Top of Records for this exercise

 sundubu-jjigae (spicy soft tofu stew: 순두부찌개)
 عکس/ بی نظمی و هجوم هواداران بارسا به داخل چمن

Bottom of Records for this exercise
Top of Records for this exercise

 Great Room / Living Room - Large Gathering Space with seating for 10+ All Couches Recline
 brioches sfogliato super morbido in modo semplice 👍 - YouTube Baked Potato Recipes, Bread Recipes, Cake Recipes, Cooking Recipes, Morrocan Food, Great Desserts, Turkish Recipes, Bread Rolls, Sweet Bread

Bottom of Records for this exercise

__Problem requirements__.
I'd like the number of lines in the listing above that contain the string "Great", and only the number.

__Solution to the problem__.
2